**What you need to do**: Present the items below as a numbered list, with no blank lines and no pictures.

**Provided records**:

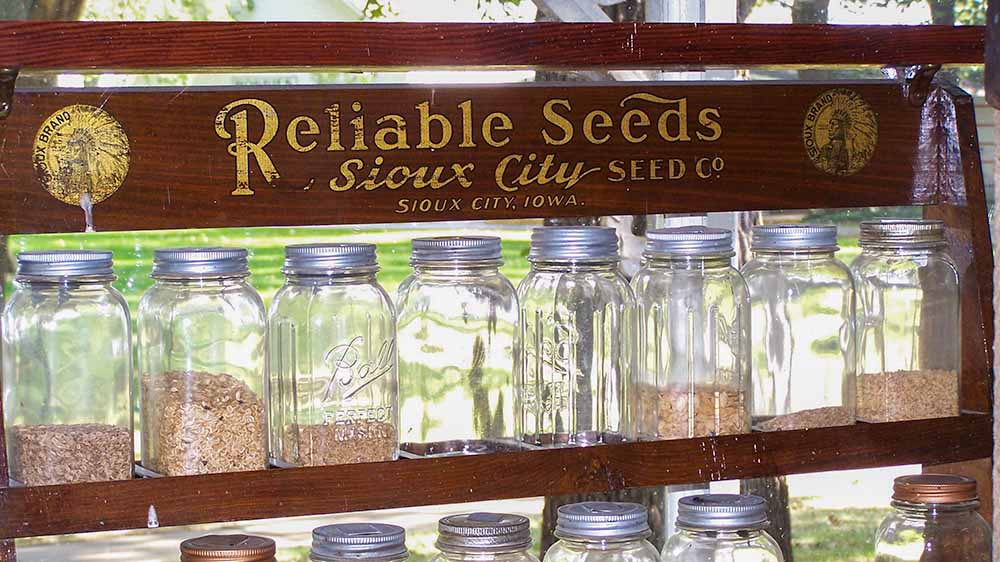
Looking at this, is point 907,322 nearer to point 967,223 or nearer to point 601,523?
point 967,223

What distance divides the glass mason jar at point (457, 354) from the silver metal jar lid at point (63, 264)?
29 cm

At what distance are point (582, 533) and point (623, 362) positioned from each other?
0.19 metres

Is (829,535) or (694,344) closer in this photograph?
(694,344)

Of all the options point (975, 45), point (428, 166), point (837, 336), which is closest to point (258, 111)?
point (428, 166)

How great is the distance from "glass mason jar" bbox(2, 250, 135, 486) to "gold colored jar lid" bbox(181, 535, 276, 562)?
0.30ft

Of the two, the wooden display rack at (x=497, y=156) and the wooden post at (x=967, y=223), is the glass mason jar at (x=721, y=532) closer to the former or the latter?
the wooden display rack at (x=497, y=156)

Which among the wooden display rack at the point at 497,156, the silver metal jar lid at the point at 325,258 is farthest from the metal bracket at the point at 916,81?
the silver metal jar lid at the point at 325,258

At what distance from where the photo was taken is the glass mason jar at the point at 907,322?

**Full answer**:
1. Looking at this, is point 907,322 nearer to point 967,223 or nearer to point 601,523?
2. point 967,223
3. What distance divides the glass mason jar at point (457, 354) from the silver metal jar lid at point (63, 264)?
4. 29 cm
5. At what distance are point (582, 533) and point (623, 362) positioned from each other?
6. 0.19 metres
7. Is (829,535) or (694,344) closer in this photograph?
8. (694,344)
9. Of all the options point (975, 45), point (428, 166), point (837, 336), which is closest to point (258, 111)?
10. point (428, 166)
11. How great is the distance from "glass mason jar" bbox(2, 250, 135, 486) to "gold colored jar lid" bbox(181, 535, 276, 562)?
12. 0.30ft
13. Of the two, the wooden display rack at (x=497, y=156) and the wooden post at (x=967, y=223), is the glass mason jar at (x=721, y=532) closer to the former or the latter?
14. the wooden display rack at (x=497, y=156)
15. Which among the wooden display rack at the point at 497,156, the silver metal jar lid at the point at 325,258 is farthest from the metal bracket at the point at 916,81?
16. the silver metal jar lid at the point at 325,258
17. At what distance from where the photo was taken is the glass mason jar at the point at 907,322?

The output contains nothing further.